Breonna Taylor was, by all accounts, the innocent victim of a chaotic and violent situation that began when police executed a warrant focused on her ex-boyfriend. According to the public statement by Attorney General Daniel Cameron, because Taylor’s boyfriend shot the first officer to enter the apartment while executing that warrant, the grand jury found the two officers in the apartment were legally justified when they returned fire. And, because no expert was able to provide evidence to prove the deadly shot came from officer Brett Hankinson’s reckless spray of bullets, Taylor’s death could not be legally attributed to him.
But the insufficiency of evidence to meet the legal standard to justify a criminal homicide indictment against any of the officers does not mean that we shouldn’t be asking other critically important questions — questions that may very well reveal an urgent need to reconsider established legal principles.
The first of these is, why is it so easy for police to obtain authorization for no-knock warrant execution? In 1996, the Supreme Court rejected a blanket authorization for such warrants for all drug offenses. But the court also held that the standard to justify such authorization was reasonable suspicion. This is an extremely low standard that, in practice, requires little “more than a feeling” that knocking and announcing will create an imminent danger or result in destruction of evidence.
Taylor’s death, which resulted from a surprised boyfriend acting in what he reasonably believed was self-defense, reveals why this standard is insufficiently lenient.
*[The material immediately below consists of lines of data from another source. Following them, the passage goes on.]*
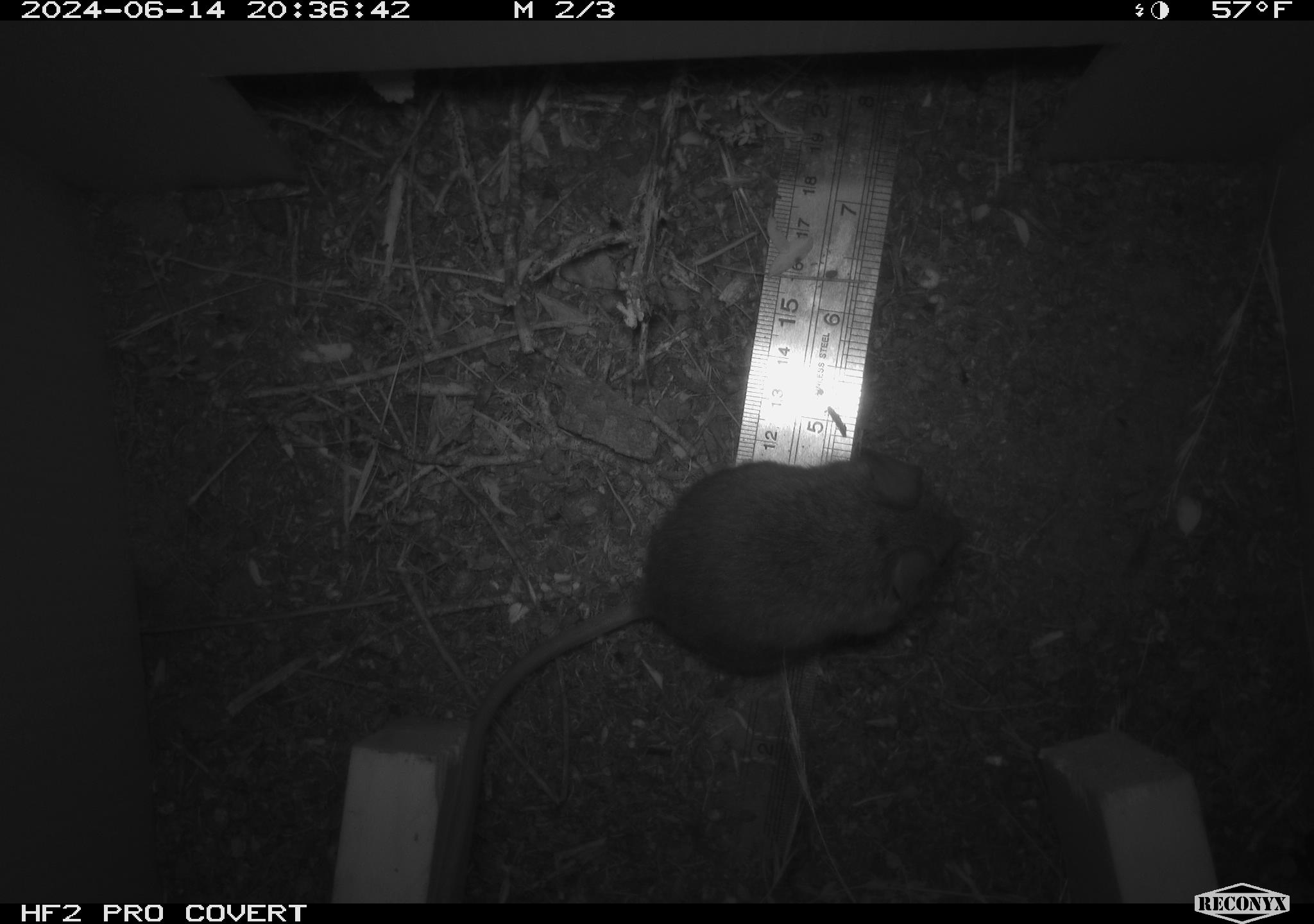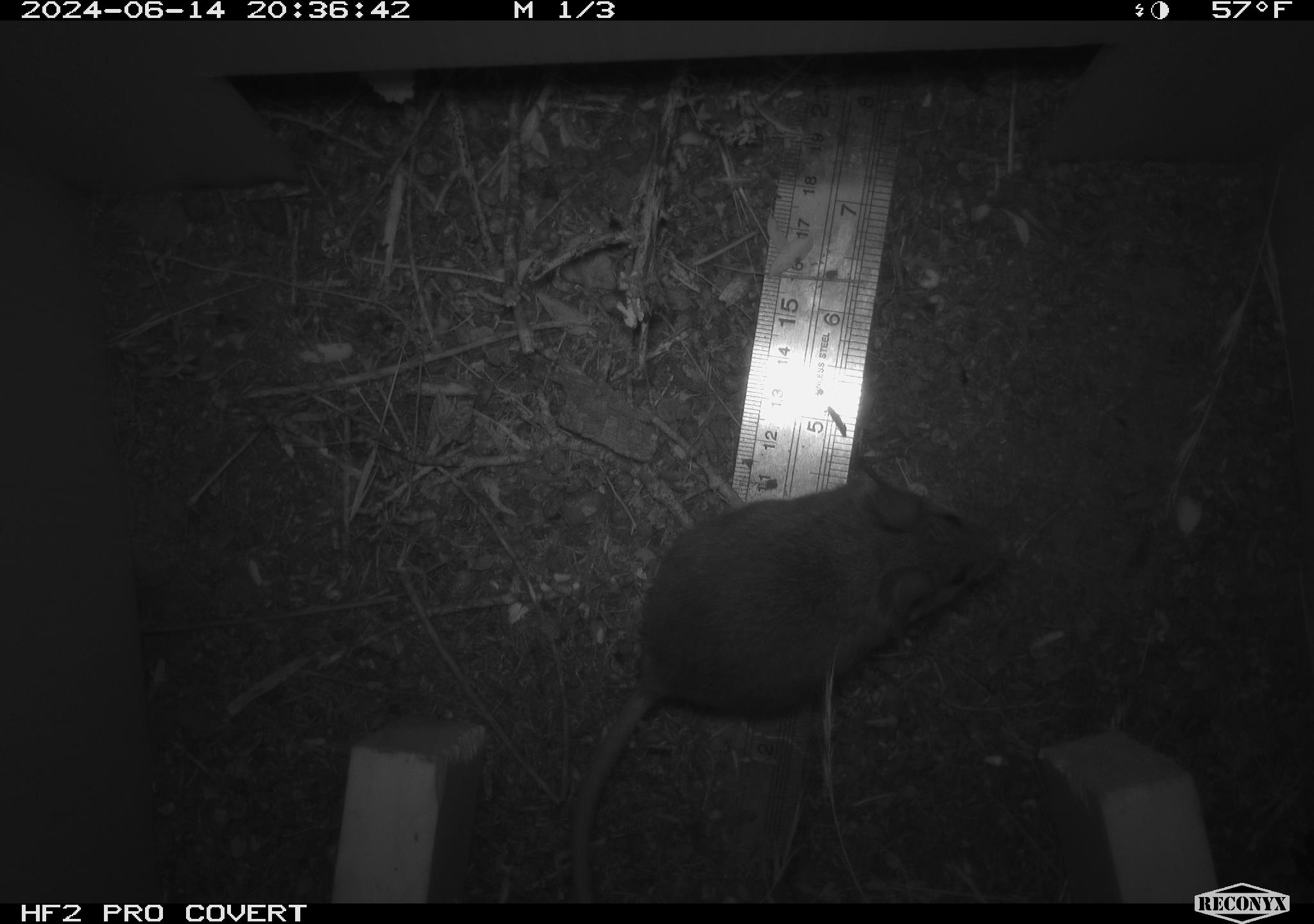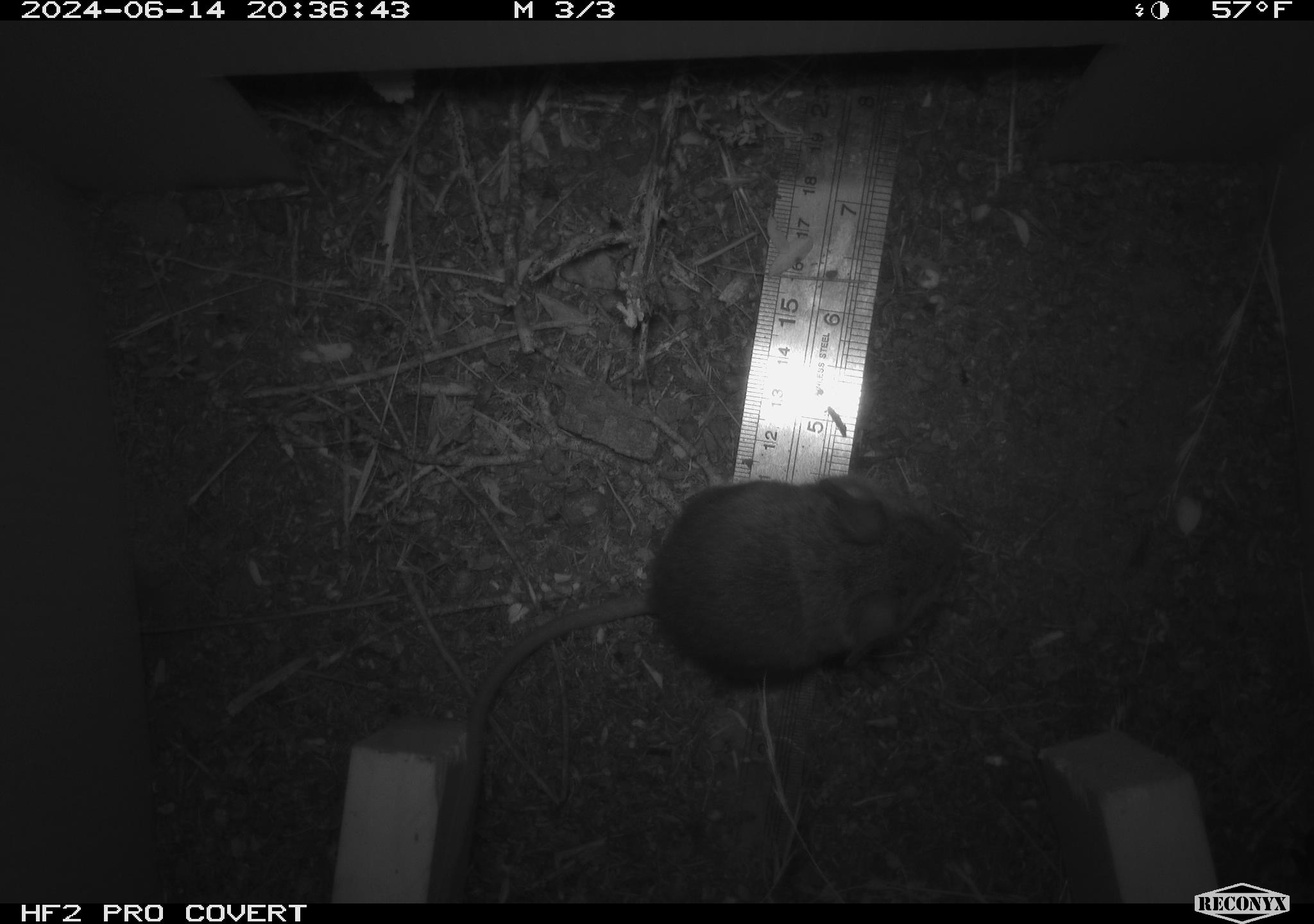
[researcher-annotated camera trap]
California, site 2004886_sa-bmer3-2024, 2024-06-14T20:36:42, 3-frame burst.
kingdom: Animalia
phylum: Chordata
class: Mammalia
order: Rodentia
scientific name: Rodentia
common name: mouse species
No-knock warrants can have tragic consequences for civilians and officers. Indeed, in Texas, police officers have been shot and killed as they have entered homes to execute no-knock warrants. In one case, the homeowner faces a capital murder charge even though he asserts that he acted in self-defense. In the other case, a grand jury refused to indict after deciding his reaction was justified.
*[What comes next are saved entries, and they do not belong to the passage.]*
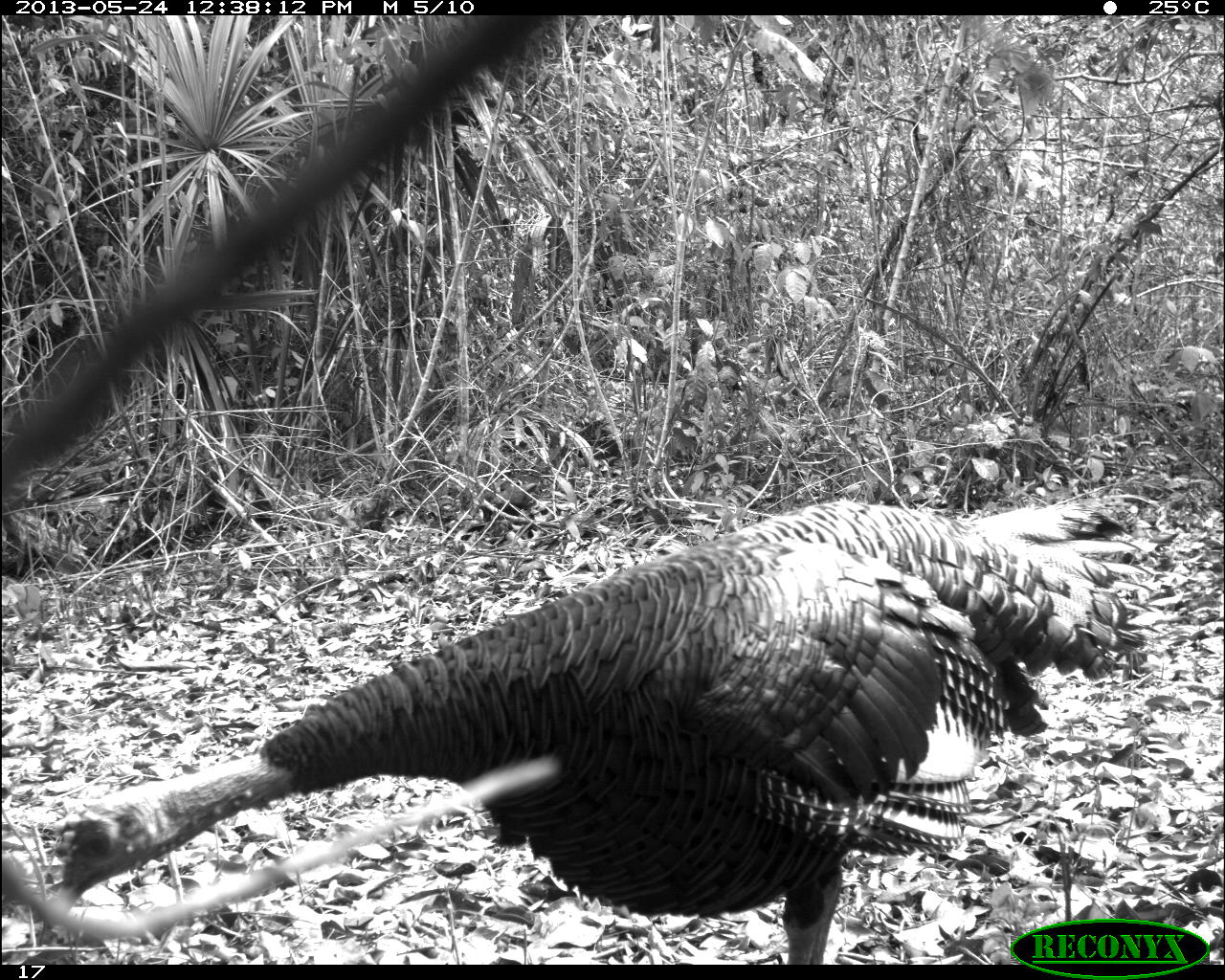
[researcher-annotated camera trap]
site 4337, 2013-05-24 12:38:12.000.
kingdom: Animalia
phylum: Chordata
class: Aves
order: Galliformes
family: Phasianidae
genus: Meleagris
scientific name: Meleagris ocellata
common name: ocellated turkey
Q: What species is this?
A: Meleagris ocellata (ocellated turkey).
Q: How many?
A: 1.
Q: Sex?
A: Male.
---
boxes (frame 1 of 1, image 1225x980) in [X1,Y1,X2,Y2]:
meleagris ocellata: [43,498,1160,965]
The mortal risks of no-knock warrants are too high to allow authorization based on such a low standard. What is needed from Congress and state legislatures are laws that increase that burden — requiring that police establish the necessity for no-knock execution by a much higher standard, perhaps clear and convincing information.
A closely related question is the time that police must wait between the “knock and announce” and forced entry. In another Supreme Court decision in 2003, the court held that 20 to 30 seconds was a reasonable interval. While the court indicated that each situation must be assessed on its own merits, the message seemed clear: Only a very brief interval is necessary.
It is deeply troubling that such a short interval is normally considered sufficient. Indeed, the officers who entered Breonna Taylor’s apartment apparently did knock and announce. But how likely is it that a loud knock on one’s front door in the middle of the night will lead the homeowner to sprint to the door to respond? Not very. Most people would be frightened and take several minutes to gather themselves and approach the door with great caution.
Like the standard for dispensing with the knock-and-announce requirement, lawmakers should take a hard look at the illogic of this rule and impose a more effective process of providing homeowners notice that gives a truly reasonable opportunity to respond to the police. Doing so could mitigate the risk of the type of violent confrontation that led to Taylor’s death.
There are other questions as well, including the quality of the tactical training provided to police to prepare them for such incidents, and whether and how drug laws have set the conditions for aggressive warrant execution. But what is essential is that we use this tragedy to lift the rock on the many legal and societal issues that converged on that night and resulted in the senseless death of a young woman. No, this is not the end; not by any means.